Game changer: Girl questions lack of female characters in apps
A 12-year-old's wrote an opinion piece published by the Washington Post. It asked why there were so few girl characters on apps like 'Temple Run' she and her friends played. (Source: Apple App Store)
A 12-year-old's wrote an opinion piece published by the Washington Post. It asked why there were so few girl characters on apps like 'Temple Run' she and her friends played. (Source: Apple App Store)

(RNN) - A 12-year-old girl's thoughtful points on the lack of female characters in app games have gotten the attention of many people, including the ones who make the games.

Madeline "Maddie" Messer looked at 50 games to see how many of them offered a girl or woman character for players to use. What she found was disappointing - only 15 percent had a free female avatar, and fewer than half even offered the option to purchase one.

So the sixth-grader called out the video game makers. She said Thursday that she and her dad "wanted to start big," so they submitted an opinion piece she wrote to the New York Times and the Washington Post.

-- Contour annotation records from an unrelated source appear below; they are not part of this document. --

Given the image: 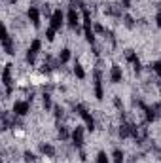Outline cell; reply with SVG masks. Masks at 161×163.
<instances>
[{
	"mask_svg": "<svg viewBox=\"0 0 161 163\" xmlns=\"http://www.w3.org/2000/svg\"><path fill=\"white\" fill-rule=\"evenodd\" d=\"M95 97H97V99H102V97H104L102 82H101V72H99V70L95 72Z\"/></svg>",
	"mask_w": 161,
	"mask_h": 163,
	"instance_id": "cell-2",
	"label": "cell"
},
{
	"mask_svg": "<svg viewBox=\"0 0 161 163\" xmlns=\"http://www.w3.org/2000/svg\"><path fill=\"white\" fill-rule=\"evenodd\" d=\"M155 21H157V27H161V14L157 15V19H155Z\"/></svg>",
	"mask_w": 161,
	"mask_h": 163,
	"instance_id": "cell-26",
	"label": "cell"
},
{
	"mask_svg": "<svg viewBox=\"0 0 161 163\" xmlns=\"http://www.w3.org/2000/svg\"><path fill=\"white\" fill-rule=\"evenodd\" d=\"M121 78H123L121 68H120V67H112V70H110V80H112L114 83H120Z\"/></svg>",
	"mask_w": 161,
	"mask_h": 163,
	"instance_id": "cell-8",
	"label": "cell"
},
{
	"mask_svg": "<svg viewBox=\"0 0 161 163\" xmlns=\"http://www.w3.org/2000/svg\"><path fill=\"white\" fill-rule=\"evenodd\" d=\"M44 106H46V108H49V106H51V101H49V95H44Z\"/></svg>",
	"mask_w": 161,
	"mask_h": 163,
	"instance_id": "cell-22",
	"label": "cell"
},
{
	"mask_svg": "<svg viewBox=\"0 0 161 163\" xmlns=\"http://www.w3.org/2000/svg\"><path fill=\"white\" fill-rule=\"evenodd\" d=\"M125 57H127V61H129V63H131L133 67H135V70H136V72L140 70V63H138V57H136V53H135L133 49H127Z\"/></svg>",
	"mask_w": 161,
	"mask_h": 163,
	"instance_id": "cell-5",
	"label": "cell"
},
{
	"mask_svg": "<svg viewBox=\"0 0 161 163\" xmlns=\"http://www.w3.org/2000/svg\"><path fill=\"white\" fill-rule=\"evenodd\" d=\"M152 68H154V72H157V74H161V61H157V63H154V64H152Z\"/></svg>",
	"mask_w": 161,
	"mask_h": 163,
	"instance_id": "cell-21",
	"label": "cell"
},
{
	"mask_svg": "<svg viewBox=\"0 0 161 163\" xmlns=\"http://www.w3.org/2000/svg\"><path fill=\"white\" fill-rule=\"evenodd\" d=\"M29 19L32 21V25H34V27L40 25V12H38L34 6H30V8H29Z\"/></svg>",
	"mask_w": 161,
	"mask_h": 163,
	"instance_id": "cell-6",
	"label": "cell"
},
{
	"mask_svg": "<svg viewBox=\"0 0 161 163\" xmlns=\"http://www.w3.org/2000/svg\"><path fill=\"white\" fill-rule=\"evenodd\" d=\"M78 21H80V17H78V14H76V10H70L68 12V25L72 27V29H78Z\"/></svg>",
	"mask_w": 161,
	"mask_h": 163,
	"instance_id": "cell-9",
	"label": "cell"
},
{
	"mask_svg": "<svg viewBox=\"0 0 161 163\" xmlns=\"http://www.w3.org/2000/svg\"><path fill=\"white\" fill-rule=\"evenodd\" d=\"M146 119L148 122H154L155 119V112L152 110V108H146Z\"/></svg>",
	"mask_w": 161,
	"mask_h": 163,
	"instance_id": "cell-19",
	"label": "cell"
},
{
	"mask_svg": "<svg viewBox=\"0 0 161 163\" xmlns=\"http://www.w3.org/2000/svg\"><path fill=\"white\" fill-rule=\"evenodd\" d=\"M114 161L116 163H123V152L121 150H114Z\"/></svg>",
	"mask_w": 161,
	"mask_h": 163,
	"instance_id": "cell-16",
	"label": "cell"
},
{
	"mask_svg": "<svg viewBox=\"0 0 161 163\" xmlns=\"http://www.w3.org/2000/svg\"><path fill=\"white\" fill-rule=\"evenodd\" d=\"M61 25H63V12L61 10H55V12L51 14V29H61Z\"/></svg>",
	"mask_w": 161,
	"mask_h": 163,
	"instance_id": "cell-3",
	"label": "cell"
},
{
	"mask_svg": "<svg viewBox=\"0 0 161 163\" xmlns=\"http://www.w3.org/2000/svg\"><path fill=\"white\" fill-rule=\"evenodd\" d=\"M123 6H131V0H123Z\"/></svg>",
	"mask_w": 161,
	"mask_h": 163,
	"instance_id": "cell-27",
	"label": "cell"
},
{
	"mask_svg": "<svg viewBox=\"0 0 161 163\" xmlns=\"http://www.w3.org/2000/svg\"><path fill=\"white\" fill-rule=\"evenodd\" d=\"M59 135H61V138H67V137H68V133H67V129H61V131H59Z\"/></svg>",
	"mask_w": 161,
	"mask_h": 163,
	"instance_id": "cell-24",
	"label": "cell"
},
{
	"mask_svg": "<svg viewBox=\"0 0 161 163\" xmlns=\"http://www.w3.org/2000/svg\"><path fill=\"white\" fill-rule=\"evenodd\" d=\"M42 152H44V154L46 156H55V148H53V146H49V144H44V146H42Z\"/></svg>",
	"mask_w": 161,
	"mask_h": 163,
	"instance_id": "cell-14",
	"label": "cell"
},
{
	"mask_svg": "<svg viewBox=\"0 0 161 163\" xmlns=\"http://www.w3.org/2000/svg\"><path fill=\"white\" fill-rule=\"evenodd\" d=\"M74 74H76L80 80L83 78V76H85V72H83V68H82V64H76V67H74Z\"/></svg>",
	"mask_w": 161,
	"mask_h": 163,
	"instance_id": "cell-17",
	"label": "cell"
},
{
	"mask_svg": "<svg viewBox=\"0 0 161 163\" xmlns=\"http://www.w3.org/2000/svg\"><path fill=\"white\" fill-rule=\"evenodd\" d=\"M32 157H34V156H32V154H29V152L25 154V159H27V161H32Z\"/></svg>",
	"mask_w": 161,
	"mask_h": 163,
	"instance_id": "cell-25",
	"label": "cell"
},
{
	"mask_svg": "<svg viewBox=\"0 0 161 163\" xmlns=\"http://www.w3.org/2000/svg\"><path fill=\"white\" fill-rule=\"evenodd\" d=\"M83 32H85V40L87 42H95V34H93V30H91V25H83Z\"/></svg>",
	"mask_w": 161,
	"mask_h": 163,
	"instance_id": "cell-11",
	"label": "cell"
},
{
	"mask_svg": "<svg viewBox=\"0 0 161 163\" xmlns=\"http://www.w3.org/2000/svg\"><path fill=\"white\" fill-rule=\"evenodd\" d=\"M46 36H48V40L51 42L53 38H55V29H51V27H49V29H48V32H46Z\"/></svg>",
	"mask_w": 161,
	"mask_h": 163,
	"instance_id": "cell-20",
	"label": "cell"
},
{
	"mask_svg": "<svg viewBox=\"0 0 161 163\" xmlns=\"http://www.w3.org/2000/svg\"><path fill=\"white\" fill-rule=\"evenodd\" d=\"M131 135H133V125H121L120 127V137L121 138H127Z\"/></svg>",
	"mask_w": 161,
	"mask_h": 163,
	"instance_id": "cell-10",
	"label": "cell"
},
{
	"mask_svg": "<svg viewBox=\"0 0 161 163\" xmlns=\"http://www.w3.org/2000/svg\"><path fill=\"white\" fill-rule=\"evenodd\" d=\"M125 25H127V27H133V19H131V17H129V15L125 17Z\"/></svg>",
	"mask_w": 161,
	"mask_h": 163,
	"instance_id": "cell-23",
	"label": "cell"
},
{
	"mask_svg": "<svg viewBox=\"0 0 161 163\" xmlns=\"http://www.w3.org/2000/svg\"><path fill=\"white\" fill-rule=\"evenodd\" d=\"M13 112H15L17 116H25V114H29V103H25V101H17V103L13 104Z\"/></svg>",
	"mask_w": 161,
	"mask_h": 163,
	"instance_id": "cell-4",
	"label": "cell"
},
{
	"mask_svg": "<svg viewBox=\"0 0 161 163\" xmlns=\"http://www.w3.org/2000/svg\"><path fill=\"white\" fill-rule=\"evenodd\" d=\"M72 140H74V144H76V146H82V144H83V129H82V127H76V129H74Z\"/></svg>",
	"mask_w": 161,
	"mask_h": 163,
	"instance_id": "cell-7",
	"label": "cell"
},
{
	"mask_svg": "<svg viewBox=\"0 0 161 163\" xmlns=\"http://www.w3.org/2000/svg\"><path fill=\"white\" fill-rule=\"evenodd\" d=\"M97 163H108V156H106L104 152H99V156H97Z\"/></svg>",
	"mask_w": 161,
	"mask_h": 163,
	"instance_id": "cell-18",
	"label": "cell"
},
{
	"mask_svg": "<svg viewBox=\"0 0 161 163\" xmlns=\"http://www.w3.org/2000/svg\"><path fill=\"white\" fill-rule=\"evenodd\" d=\"M40 48H42V42L40 40H32V44H30V53H34V55H36V53L40 51Z\"/></svg>",
	"mask_w": 161,
	"mask_h": 163,
	"instance_id": "cell-13",
	"label": "cell"
},
{
	"mask_svg": "<svg viewBox=\"0 0 161 163\" xmlns=\"http://www.w3.org/2000/svg\"><path fill=\"white\" fill-rule=\"evenodd\" d=\"M59 59H61V63H68L70 61V49H63L61 55H59Z\"/></svg>",
	"mask_w": 161,
	"mask_h": 163,
	"instance_id": "cell-15",
	"label": "cell"
},
{
	"mask_svg": "<svg viewBox=\"0 0 161 163\" xmlns=\"http://www.w3.org/2000/svg\"><path fill=\"white\" fill-rule=\"evenodd\" d=\"M76 110H78V112H80V116L83 118V122H85V125H87V129H89V131H93V129H95V119L91 118V114L85 110L83 106H76Z\"/></svg>",
	"mask_w": 161,
	"mask_h": 163,
	"instance_id": "cell-1",
	"label": "cell"
},
{
	"mask_svg": "<svg viewBox=\"0 0 161 163\" xmlns=\"http://www.w3.org/2000/svg\"><path fill=\"white\" fill-rule=\"evenodd\" d=\"M10 72H12V68H10V64H6L4 74H2V82H4V85H6L8 89H10V83H12V82H10Z\"/></svg>",
	"mask_w": 161,
	"mask_h": 163,
	"instance_id": "cell-12",
	"label": "cell"
}]
</instances>
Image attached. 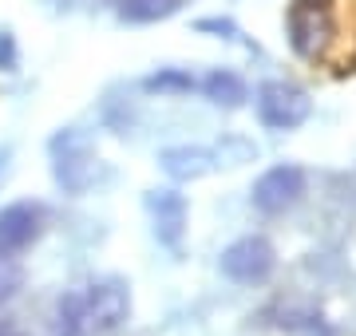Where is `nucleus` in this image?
Here are the masks:
<instances>
[{
    "mask_svg": "<svg viewBox=\"0 0 356 336\" xmlns=\"http://www.w3.org/2000/svg\"><path fill=\"white\" fill-rule=\"evenodd\" d=\"M48 151H51V178L67 194H88L91 186L103 182V174H107L99 155H95V146H91V139L76 127L56 131Z\"/></svg>",
    "mask_w": 356,
    "mask_h": 336,
    "instance_id": "nucleus-1",
    "label": "nucleus"
},
{
    "mask_svg": "<svg viewBox=\"0 0 356 336\" xmlns=\"http://www.w3.org/2000/svg\"><path fill=\"white\" fill-rule=\"evenodd\" d=\"M83 328L88 333H119L131 321V289L123 277H103L91 281L83 293Z\"/></svg>",
    "mask_w": 356,
    "mask_h": 336,
    "instance_id": "nucleus-2",
    "label": "nucleus"
},
{
    "mask_svg": "<svg viewBox=\"0 0 356 336\" xmlns=\"http://www.w3.org/2000/svg\"><path fill=\"white\" fill-rule=\"evenodd\" d=\"M254 103H257V119H261L269 131H293L313 115L309 91L289 83V79H269V83H261Z\"/></svg>",
    "mask_w": 356,
    "mask_h": 336,
    "instance_id": "nucleus-3",
    "label": "nucleus"
},
{
    "mask_svg": "<svg viewBox=\"0 0 356 336\" xmlns=\"http://www.w3.org/2000/svg\"><path fill=\"white\" fill-rule=\"evenodd\" d=\"M218 269L238 285H261L269 273L277 269V249L261 233H245V237H238V242H229L222 249Z\"/></svg>",
    "mask_w": 356,
    "mask_h": 336,
    "instance_id": "nucleus-4",
    "label": "nucleus"
},
{
    "mask_svg": "<svg viewBox=\"0 0 356 336\" xmlns=\"http://www.w3.org/2000/svg\"><path fill=\"white\" fill-rule=\"evenodd\" d=\"M305 194V170L293 167V162H281V167H269L261 178L254 182L250 190V202H254L257 214L266 218H277L285 210H293Z\"/></svg>",
    "mask_w": 356,
    "mask_h": 336,
    "instance_id": "nucleus-5",
    "label": "nucleus"
},
{
    "mask_svg": "<svg viewBox=\"0 0 356 336\" xmlns=\"http://www.w3.org/2000/svg\"><path fill=\"white\" fill-rule=\"evenodd\" d=\"M143 206L151 214L154 237L163 242L166 249H178L182 237H186V221H191V206H186V194H178L170 186H154L143 194Z\"/></svg>",
    "mask_w": 356,
    "mask_h": 336,
    "instance_id": "nucleus-6",
    "label": "nucleus"
},
{
    "mask_svg": "<svg viewBox=\"0 0 356 336\" xmlns=\"http://www.w3.org/2000/svg\"><path fill=\"white\" fill-rule=\"evenodd\" d=\"M44 233V206L40 202H8L0 206V253H24Z\"/></svg>",
    "mask_w": 356,
    "mask_h": 336,
    "instance_id": "nucleus-7",
    "label": "nucleus"
},
{
    "mask_svg": "<svg viewBox=\"0 0 356 336\" xmlns=\"http://www.w3.org/2000/svg\"><path fill=\"white\" fill-rule=\"evenodd\" d=\"M329 16H325V8L321 4H313V0H297V8L289 12V40L293 48L301 56H309V60H317L321 52H325V44H329Z\"/></svg>",
    "mask_w": 356,
    "mask_h": 336,
    "instance_id": "nucleus-8",
    "label": "nucleus"
},
{
    "mask_svg": "<svg viewBox=\"0 0 356 336\" xmlns=\"http://www.w3.org/2000/svg\"><path fill=\"white\" fill-rule=\"evenodd\" d=\"M159 167H163L166 178H175V182H198L218 167V158H214V151H206V146L182 142V146L159 151Z\"/></svg>",
    "mask_w": 356,
    "mask_h": 336,
    "instance_id": "nucleus-9",
    "label": "nucleus"
},
{
    "mask_svg": "<svg viewBox=\"0 0 356 336\" xmlns=\"http://www.w3.org/2000/svg\"><path fill=\"white\" fill-rule=\"evenodd\" d=\"M198 87L206 91L210 103L226 107V111H238V107H245V99H250V87L242 83V76H234V72H226V67H214Z\"/></svg>",
    "mask_w": 356,
    "mask_h": 336,
    "instance_id": "nucleus-10",
    "label": "nucleus"
},
{
    "mask_svg": "<svg viewBox=\"0 0 356 336\" xmlns=\"http://www.w3.org/2000/svg\"><path fill=\"white\" fill-rule=\"evenodd\" d=\"M182 0H119V20L123 24H154L178 12Z\"/></svg>",
    "mask_w": 356,
    "mask_h": 336,
    "instance_id": "nucleus-11",
    "label": "nucleus"
},
{
    "mask_svg": "<svg viewBox=\"0 0 356 336\" xmlns=\"http://www.w3.org/2000/svg\"><path fill=\"white\" fill-rule=\"evenodd\" d=\"M143 87H147V91H159V95H163V91H178V95H182V91H194V87H198V79H194L191 72L163 67V72H154V76L143 79Z\"/></svg>",
    "mask_w": 356,
    "mask_h": 336,
    "instance_id": "nucleus-12",
    "label": "nucleus"
},
{
    "mask_svg": "<svg viewBox=\"0 0 356 336\" xmlns=\"http://www.w3.org/2000/svg\"><path fill=\"white\" fill-rule=\"evenodd\" d=\"M20 289H24V269L8 253H0V305H8Z\"/></svg>",
    "mask_w": 356,
    "mask_h": 336,
    "instance_id": "nucleus-13",
    "label": "nucleus"
},
{
    "mask_svg": "<svg viewBox=\"0 0 356 336\" xmlns=\"http://www.w3.org/2000/svg\"><path fill=\"white\" fill-rule=\"evenodd\" d=\"M194 28H198V32H218V36H226V40H238V36H242V32L229 24V20H198Z\"/></svg>",
    "mask_w": 356,
    "mask_h": 336,
    "instance_id": "nucleus-14",
    "label": "nucleus"
},
{
    "mask_svg": "<svg viewBox=\"0 0 356 336\" xmlns=\"http://www.w3.org/2000/svg\"><path fill=\"white\" fill-rule=\"evenodd\" d=\"M13 64H16L13 36H8V32H0V67H4V72H13Z\"/></svg>",
    "mask_w": 356,
    "mask_h": 336,
    "instance_id": "nucleus-15",
    "label": "nucleus"
},
{
    "mask_svg": "<svg viewBox=\"0 0 356 336\" xmlns=\"http://www.w3.org/2000/svg\"><path fill=\"white\" fill-rule=\"evenodd\" d=\"M13 158H16L13 142H0V186L8 182V174H13Z\"/></svg>",
    "mask_w": 356,
    "mask_h": 336,
    "instance_id": "nucleus-16",
    "label": "nucleus"
},
{
    "mask_svg": "<svg viewBox=\"0 0 356 336\" xmlns=\"http://www.w3.org/2000/svg\"><path fill=\"white\" fill-rule=\"evenodd\" d=\"M0 336H24V333H20L13 321H0Z\"/></svg>",
    "mask_w": 356,
    "mask_h": 336,
    "instance_id": "nucleus-17",
    "label": "nucleus"
}]
</instances>
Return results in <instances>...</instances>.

"A couple of days later, the Washington Post responded, saying they were interested but had to be sure I was really 12," Maddie said. "To assure this, they called after school one day and talked to me for a while. They also had to fact check my numbers and data."

It was published in March under the title I'm a 12-year-old girl. Why don't the characters in my apps look like me?

She discussed in the op-ed how she had been playing games on her iPhone with friends and noticing how few offered the option to play as a girl or woman. She discovered through her research that apps that sold girl characters charged an average of $7.56. The games themselves ran an average of 26 cents.

"These biases affect young girls like me," she wrote in the WaPo article. "The lack of girl characters implies that girls are not equal to boys, and they don't deserve characters that look like them. I am a girl; I prefer being a girl in these games. I do not want to pay to be a girl."

Her words went viral. Among the people who took notice was Natalia Luckyanova, co-creator of the monster hit Temple Run. The game has been downloaded more than 1 billion times, and 60 percent of its players are female.

But Temple Run's free character is a guy; a person has to pay to play as a girl. Luckyanova told NPR it was "embarrassing to read" what Maddie had written, and they reached out to tell her changes were coming.

"The creators of Temple Run said they would be making (the character) Scarlet Fox free and would be putting out more female characters in the future," Maddie said.

She also heard Disney's Temple Run Oz would be removing the $29.97 price tag of its lone girl avatar and offering it for free. She said she continues to play it, as well as Temple Run and Temple Run 2, while monitoring the prices of the female characters.

In addition, a creator pledged to change his lead character from a white male to a non-Caucasian girl after hearing Maddie on the PlanetMoney podcast, she said. Another game maker was so inspired by Maddie that she was put in the game.

"The game Noodles Now made me into a character I got to help design," she said.